Но в битве у реки Лин я посрамился своей скудной добродетелью и ничтожными способностями: ошибся в оценке положения, неверно направил силы. В руке держал острый меч и не сумел быстро отсечь головы врага; носил крепкий лук и не пробил им грудь противника. Мощное войско не устояло в строю, длинные мечи не пробудили боевого духа.

Оттого сражение затянулось, истощились сокровищницы, пролилась кровь народа, города и крепости обратились в пепел. Всё это, моя вина и проступок; я не смею сваливать её на других. Сверху я обманул небесную милость, снизу посрамил воинов.

И ныне, когда в столице ходят речи, по городу идут пересуды, что «штурм не принёс победы», что «преследование не довело до разгрома», в этих словах есть основание, это не пустые слухи.

В прежних челобитных я дважды просил покарать меня, но ваше величество, исполненный человеколюбия, не только не низвергли меня, но даже воздавали наградой. С тех пор моё сердце полно тревоги, ибо знаю: от суда прямодушных людей и ясных глаз всего Поднебесного я не уйду.

Поэтому ныне снова припадаю челом и умоляю ваше величество: разрешите мне сложить доспехи и уйти в леса. Пусть это станет очищением воинских уставов и умиротворением дворцовых смут. Это, моя первая просьба».

«И всё же, хотя ум мой скуден и рассудок туп, я с юности стремился подражать добродетелям древних мудрецов. С малых лет учился письму, в двадцать лет пошёл в войско. Сердцем своим желал уподобиться Ма Юаню[1], что, обернувшись в саван, воздвиг медные столбы и сокрушил Цзяочжи; хотел подражать Ши Миню[2], что переменил фамилию, очистил город Е, истребив мятежных варваров.

Враги вторгались в наши земли, увели наш народ, растоптали наше благополучие, поколебали государственное основание. Каждый подданный империи, даже младенец с жёлтыми губами, даже старец в преклонных летах, поднявшись на ноги, воспылает ненавистью и пожелает грызть их кости, спать на их коже, что же говорить о юных воинах, кипящих кровью в рядах армии!

Закон трёхфутового меча непреклонен, государственные уставы крепки, как гора. Разве осмелился бы я предать страну и сговориться с врагом? Разве посмел бы я опозорить мудрых предков в подземном мире, навлечь на себя проклятия и плевки тысяч современников? Сердце моё чисто, это могут засвидетельствовать и небо, и солнце.

Только в этой единственной вине меня обвиняют, но даже если бы тело моё растерзали на куски, даже если бы истребили весь мой род, я всё равно ни за что не могу принять на себя такой позор.

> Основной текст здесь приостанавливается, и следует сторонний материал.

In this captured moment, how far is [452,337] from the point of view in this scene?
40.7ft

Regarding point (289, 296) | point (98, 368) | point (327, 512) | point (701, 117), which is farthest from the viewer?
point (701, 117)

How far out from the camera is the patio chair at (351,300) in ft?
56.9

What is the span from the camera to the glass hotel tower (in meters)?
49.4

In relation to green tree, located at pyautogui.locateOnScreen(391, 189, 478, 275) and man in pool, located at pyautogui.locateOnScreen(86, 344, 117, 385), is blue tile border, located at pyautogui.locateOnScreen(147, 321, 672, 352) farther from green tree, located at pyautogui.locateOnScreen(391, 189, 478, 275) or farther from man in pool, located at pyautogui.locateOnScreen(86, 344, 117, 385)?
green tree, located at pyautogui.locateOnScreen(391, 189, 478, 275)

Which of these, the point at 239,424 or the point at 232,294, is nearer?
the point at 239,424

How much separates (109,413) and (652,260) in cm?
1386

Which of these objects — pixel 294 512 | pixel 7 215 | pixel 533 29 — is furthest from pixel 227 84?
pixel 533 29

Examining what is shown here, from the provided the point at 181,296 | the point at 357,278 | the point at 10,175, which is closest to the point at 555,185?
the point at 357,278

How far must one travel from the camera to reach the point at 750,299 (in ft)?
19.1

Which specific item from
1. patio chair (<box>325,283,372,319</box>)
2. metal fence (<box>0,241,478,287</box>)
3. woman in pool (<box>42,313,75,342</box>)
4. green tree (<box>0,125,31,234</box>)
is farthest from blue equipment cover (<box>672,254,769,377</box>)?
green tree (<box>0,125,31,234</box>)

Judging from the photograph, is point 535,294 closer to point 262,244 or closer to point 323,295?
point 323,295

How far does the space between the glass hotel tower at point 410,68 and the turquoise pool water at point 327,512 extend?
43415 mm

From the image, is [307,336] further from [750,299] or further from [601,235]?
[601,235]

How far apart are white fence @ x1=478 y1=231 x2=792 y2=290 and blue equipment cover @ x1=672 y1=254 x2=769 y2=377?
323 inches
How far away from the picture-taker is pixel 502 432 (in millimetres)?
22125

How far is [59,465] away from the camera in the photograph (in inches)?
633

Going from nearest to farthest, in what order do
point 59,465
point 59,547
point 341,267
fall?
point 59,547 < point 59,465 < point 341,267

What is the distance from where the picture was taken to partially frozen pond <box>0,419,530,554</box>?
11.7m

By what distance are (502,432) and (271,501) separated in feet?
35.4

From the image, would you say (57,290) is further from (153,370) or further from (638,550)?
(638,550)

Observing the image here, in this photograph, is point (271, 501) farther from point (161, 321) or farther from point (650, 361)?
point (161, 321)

Потому ныне ещё раз припадаю челом и молю государя: разрешите мне сложить доспехи и уйти в леса, дабы этим засвидетельствовать чистоту моего сердца, сохранить незапятнанную честь и верность. Это — моя вторая просьба».

«С первого года правления покойного государя я вступил в ряды воинов. Ныне же идёт уже второй год под девизом Цзиннин — выходит, двадцать семь лет я ношу оружие. Я — брат императрицы-матери, дядя наследного принца, близкий родич, держащий в руках войска. Издавна прямодушные мужи глядели на подобное с презрением; нередко именно из-за этого страна сотрясалась смутами. Так некогда хоу Чанпин из рода Вэй, храбрейший и вернейший, всё же услышал осуждение в летописях Сыма Цяня[3]… Что же говорить обо мне, человеке, лишённом и дарований, и добродетели?


[1] Ма Юань (马援, 14 г. до н.э. – 49 г. н.э.) — знаменитый полководец Восточной Хань. Прославился в походах на юге, где усмирил племена в Цзяочжи (совр. север Вьетнама). По легенде, после победы он «поставил медные столбы» (立铜柱) на границе империи, обозначив пределы власти династии. Его считали образцом воинской доблести и верности. В китайской традиции выражение «效马援» — «подражать Ма Юаню» — означало стремление к подвигам, совершённым ради укрепления государства.

[2] Ши Мин (, ок. 300–352 гг.) — военачальник эпохи раздробленности (Период Шестнадцати царств). Сначала носил варварскую фамилию Жань, затем сменил её на китайскую Ши. Известен тем, что во время смуты устроил резню северных кочевников в столице Е (邺城), истребив десятки тысяч, чем спас власть китайцев в регионе. В литературных аллюзиях его имя символизировало беспощадное очищение и месть врагам.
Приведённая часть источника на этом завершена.